◆ Stored data ◆

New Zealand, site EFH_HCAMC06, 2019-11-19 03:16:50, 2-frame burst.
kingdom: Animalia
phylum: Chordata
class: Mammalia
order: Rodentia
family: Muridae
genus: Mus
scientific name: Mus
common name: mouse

◆ Your assignment ◆
Output each entry precisely as given.

◆ Your solution ◆
New Zealand, site EFH_HCAMC06, 2019-11-19 03:16:50, 2-frame burst.
kingdom: Animalia
phylum: Chordata
class: Mammalia
order: Rodentia
family: Muridae
genus: Mus
scientific name: Mus
common name: mouse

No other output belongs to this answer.